Cerberus Capital Management LP, the buyout firm that owns Chrysler LLC, plans to hand over equity in the company's automotive operations to workers and creditors as part of its emergency $4-billion loan lifeline from the US government.
Additionally, it intends to use the first $2 billion of proceeds from Chrysler's auto financing arm Chrysler Financial to "backstop" the government loan allocated to its struggling Chrysler car making unit. (See: Bush offers $17.4 billion to bail out GM, Chrysler)
Cerberus bought 80.1 per cent of Chrysler from Daimler AG in 2007 for $7.4 billion, its largest investment (See: DaimlerChrysler, Cerberus complete Chrysler deal). Its investment in Chrysler accounts for about 7.5 per cent of Cerberus's $27 billion in assets under management.
"This is not 'cash in the bank' and Cerberus is not a deposit taking institution that can act as an ATM machine for its portfolio companies," it said in a statement, defending its inability to bail out the automaker on its own. (See: US lawmakers ask majority owner Cerberus to help rescue Chrysler)
''Cerberus believes that concessions by all relevant constituencies will be required to facilitate a full restructuring and recapitalization of Chrysler,'' the New York- based firm said in an e-mailed statement yesterday.

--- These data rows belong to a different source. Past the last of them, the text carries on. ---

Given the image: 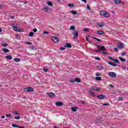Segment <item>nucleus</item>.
Instances as JSON below:
<instances>
[{
	"instance_id": "1",
	"label": "nucleus",
	"mask_w": 128,
	"mask_h": 128,
	"mask_svg": "<svg viewBox=\"0 0 128 128\" xmlns=\"http://www.w3.org/2000/svg\"><path fill=\"white\" fill-rule=\"evenodd\" d=\"M100 16H104V18H110V14L108 12H100Z\"/></svg>"
},
{
	"instance_id": "2",
	"label": "nucleus",
	"mask_w": 128,
	"mask_h": 128,
	"mask_svg": "<svg viewBox=\"0 0 128 128\" xmlns=\"http://www.w3.org/2000/svg\"><path fill=\"white\" fill-rule=\"evenodd\" d=\"M52 42H55V44H58V42H60V40L58 39V38L56 37V36H52Z\"/></svg>"
},
{
	"instance_id": "3",
	"label": "nucleus",
	"mask_w": 128,
	"mask_h": 128,
	"mask_svg": "<svg viewBox=\"0 0 128 128\" xmlns=\"http://www.w3.org/2000/svg\"><path fill=\"white\" fill-rule=\"evenodd\" d=\"M24 92H32L34 90V89L32 88L31 87H27L24 89Z\"/></svg>"
},
{
	"instance_id": "4",
	"label": "nucleus",
	"mask_w": 128,
	"mask_h": 128,
	"mask_svg": "<svg viewBox=\"0 0 128 128\" xmlns=\"http://www.w3.org/2000/svg\"><path fill=\"white\" fill-rule=\"evenodd\" d=\"M109 76H110V78H116V74L114 72H110L108 73Z\"/></svg>"
},
{
	"instance_id": "5",
	"label": "nucleus",
	"mask_w": 128,
	"mask_h": 128,
	"mask_svg": "<svg viewBox=\"0 0 128 128\" xmlns=\"http://www.w3.org/2000/svg\"><path fill=\"white\" fill-rule=\"evenodd\" d=\"M74 34V40H76V38L78 36V31H75L74 32H73Z\"/></svg>"
},
{
	"instance_id": "6",
	"label": "nucleus",
	"mask_w": 128,
	"mask_h": 128,
	"mask_svg": "<svg viewBox=\"0 0 128 128\" xmlns=\"http://www.w3.org/2000/svg\"><path fill=\"white\" fill-rule=\"evenodd\" d=\"M97 98L99 100H104V98H106V96L102 95V94H99L97 96Z\"/></svg>"
},
{
	"instance_id": "7",
	"label": "nucleus",
	"mask_w": 128,
	"mask_h": 128,
	"mask_svg": "<svg viewBox=\"0 0 128 128\" xmlns=\"http://www.w3.org/2000/svg\"><path fill=\"white\" fill-rule=\"evenodd\" d=\"M56 106H64V103H62V102H58L56 103Z\"/></svg>"
},
{
	"instance_id": "8",
	"label": "nucleus",
	"mask_w": 128,
	"mask_h": 128,
	"mask_svg": "<svg viewBox=\"0 0 128 128\" xmlns=\"http://www.w3.org/2000/svg\"><path fill=\"white\" fill-rule=\"evenodd\" d=\"M92 90H98V91L101 90L100 88L98 87V86H93V87H92Z\"/></svg>"
},
{
	"instance_id": "9",
	"label": "nucleus",
	"mask_w": 128,
	"mask_h": 128,
	"mask_svg": "<svg viewBox=\"0 0 128 128\" xmlns=\"http://www.w3.org/2000/svg\"><path fill=\"white\" fill-rule=\"evenodd\" d=\"M12 29L16 32H22V29H18V27H13Z\"/></svg>"
},
{
	"instance_id": "10",
	"label": "nucleus",
	"mask_w": 128,
	"mask_h": 128,
	"mask_svg": "<svg viewBox=\"0 0 128 128\" xmlns=\"http://www.w3.org/2000/svg\"><path fill=\"white\" fill-rule=\"evenodd\" d=\"M43 10L46 12H50V10L48 8V7H44L43 8Z\"/></svg>"
},
{
	"instance_id": "11",
	"label": "nucleus",
	"mask_w": 128,
	"mask_h": 128,
	"mask_svg": "<svg viewBox=\"0 0 128 128\" xmlns=\"http://www.w3.org/2000/svg\"><path fill=\"white\" fill-rule=\"evenodd\" d=\"M48 96L50 98H54L56 96V94L52 92H50L48 94Z\"/></svg>"
},
{
	"instance_id": "12",
	"label": "nucleus",
	"mask_w": 128,
	"mask_h": 128,
	"mask_svg": "<svg viewBox=\"0 0 128 128\" xmlns=\"http://www.w3.org/2000/svg\"><path fill=\"white\" fill-rule=\"evenodd\" d=\"M98 48L100 50H102V52H104V50H106V47H104V46H102L101 47L100 46H98Z\"/></svg>"
},
{
	"instance_id": "13",
	"label": "nucleus",
	"mask_w": 128,
	"mask_h": 128,
	"mask_svg": "<svg viewBox=\"0 0 128 128\" xmlns=\"http://www.w3.org/2000/svg\"><path fill=\"white\" fill-rule=\"evenodd\" d=\"M108 64H110V66H116L117 64L115 63H114L112 62H108Z\"/></svg>"
},
{
	"instance_id": "14",
	"label": "nucleus",
	"mask_w": 128,
	"mask_h": 128,
	"mask_svg": "<svg viewBox=\"0 0 128 128\" xmlns=\"http://www.w3.org/2000/svg\"><path fill=\"white\" fill-rule=\"evenodd\" d=\"M118 48H124V44L120 43L118 46H117Z\"/></svg>"
},
{
	"instance_id": "15",
	"label": "nucleus",
	"mask_w": 128,
	"mask_h": 128,
	"mask_svg": "<svg viewBox=\"0 0 128 128\" xmlns=\"http://www.w3.org/2000/svg\"><path fill=\"white\" fill-rule=\"evenodd\" d=\"M65 48H72V44L70 43H66V44L64 45Z\"/></svg>"
},
{
	"instance_id": "16",
	"label": "nucleus",
	"mask_w": 128,
	"mask_h": 128,
	"mask_svg": "<svg viewBox=\"0 0 128 128\" xmlns=\"http://www.w3.org/2000/svg\"><path fill=\"white\" fill-rule=\"evenodd\" d=\"M97 34H104V31L98 30L97 31Z\"/></svg>"
},
{
	"instance_id": "17",
	"label": "nucleus",
	"mask_w": 128,
	"mask_h": 128,
	"mask_svg": "<svg viewBox=\"0 0 128 128\" xmlns=\"http://www.w3.org/2000/svg\"><path fill=\"white\" fill-rule=\"evenodd\" d=\"M2 50H3L4 52H6H6H10V50H8L7 49V48H4L2 49Z\"/></svg>"
},
{
	"instance_id": "18",
	"label": "nucleus",
	"mask_w": 128,
	"mask_h": 128,
	"mask_svg": "<svg viewBox=\"0 0 128 128\" xmlns=\"http://www.w3.org/2000/svg\"><path fill=\"white\" fill-rule=\"evenodd\" d=\"M114 2L116 4H120L122 2H120V0H114Z\"/></svg>"
},
{
	"instance_id": "19",
	"label": "nucleus",
	"mask_w": 128,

Cerberus will transfer its ownership stake in Chrysler's automotive business as part of the government agreement, which requires the car companies to reduce their debt by two-thirds and to cut expenses. Cerberus's co-investors, who it has declined to name, will also give up their equity in the business. Cerberus declined to give a value for the ownership interests. However, it will retain its equity stake in Chrysler Financial, the automaker's lending arm.
Cerberus cautioned that unless Chrysler's labour costs can achieve parity with the foreign automakers in the US, and without the restructuring of Chrysler's debt, Chrysler cannot be restored to long-term health and the government loan will be unlikely to be fully repaid.
Chrysler has been battered by a 28-per cent plunge in US sales through November, the steepest drop among major automakers. It ended the third quarter with $6.1 billion in cash and needs at least $3 billion on hand to operate, CEO Robert Nardelli told Congress on 18 November.
The firm, run by former Drexel Burnham Lambert Inc. banker Stephen Feinberg, has other car troubles. GMAC LLC, the auto and home lender that Cerberus controls, is scrambling to line up more support for a $38 billion debt swap, part of a plan to remain viable by becoming a bank holding company.